FDIC Advances Stablecoin Compliance Rule Under GENIUS Act

The Federal Deposit Insurance Corporation has moved forward with a proposed rule that would set anti-money laundering and sanctions compliance standards for stablecoin issuers backed by banks. The measure, which applies to FDIC-supervised stablecoin issuers, was advanced under the GENIUS Act — a piece of legislation that gives the agency new authority over digital-dollar tokens.

What the rule demands

The proposed rule would require stablecoin issuers to meet Bank Secrecy Act obligations and Treasury Department sanctions screening requirements. That means issuers would need to establish customer identification programs, report suspicious activity, and block transactions involving sanctioned entities. The rule also outlines enforcement provisions for firms that don't comply.

The FDIC's move is the first major regulatory step targeting stablecoins under the GENIUS Act, which Congress passed last year. The law explicitly gave the FDIC oversight of stablecoins that are linked to FDIC-insured banks — a category that covers most major dollar-pegged tokens.

Treasury consultation and enforcement

The proposed rule requires stablecoin issuers to consult with the Treasury Department on sanctions compliance, a standard that goes beyond typical bank regulations. Issuers would need to submit compliance plans and undergo regular examinations. The FDIC can impose penalties, revoke approvals, or seek court orders against violators.

The agency says the rule is designed to close gaps that have allowed illicit finance to flow through stablecoin networks. Without such standards, stablecoins could be used to bypass the banking system's existing safeguards, the FDIC argued in the proposal.

Who's affected

The rule only applies to stablecoin issuers that are already supervised by the FDIC — meaning those that hold their reserves in FDIC-insured banks or are subsidiaries of FDIC-regulated institutions. That's a relatively small group today, but the number could grow as more traditional banks enter the crypto space.
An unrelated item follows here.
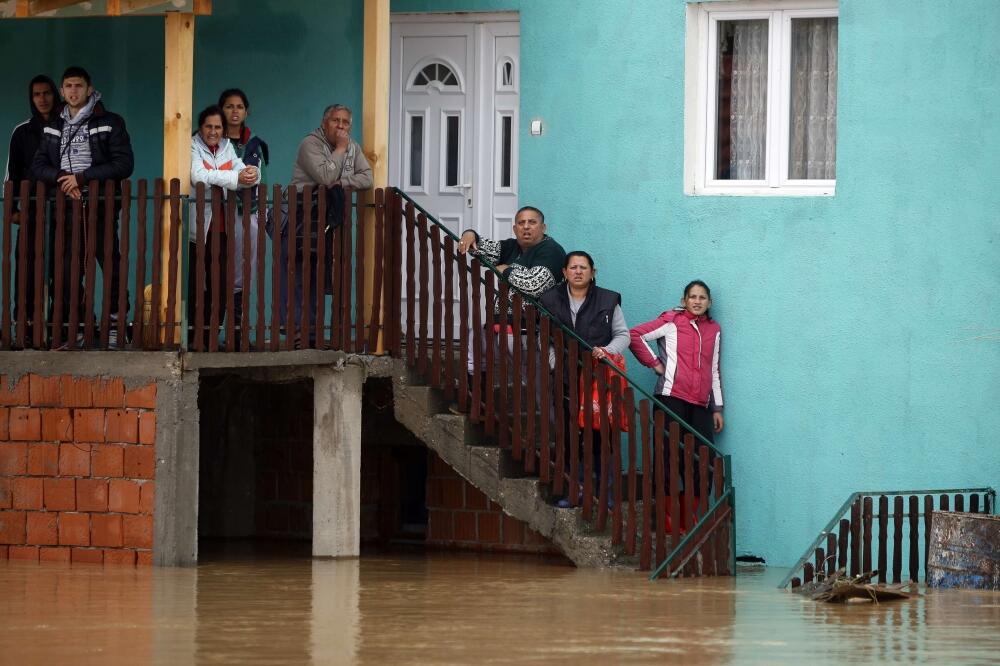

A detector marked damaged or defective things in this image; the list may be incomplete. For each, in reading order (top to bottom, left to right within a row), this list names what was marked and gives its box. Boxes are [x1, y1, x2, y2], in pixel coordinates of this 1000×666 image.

rusty metal barrel [928, 510, 1000, 588]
Issuers that aren't bank-linked, such as those backed by commercial paper or other assets, fall outside the FDIC's reach. That distinction is likely to spark debate over whether the rule creates a two-tier system for stablecoin regulation.

What happens next

The FDIC will accept public comments on the proposed rule for 60 days before finalizing it. Industry groups, consumer advocates, and blockchain firms are expected to weigh in on how the compliance burden compares with existing state-level frameworks. The agency hasn't said when a final rule might take effect.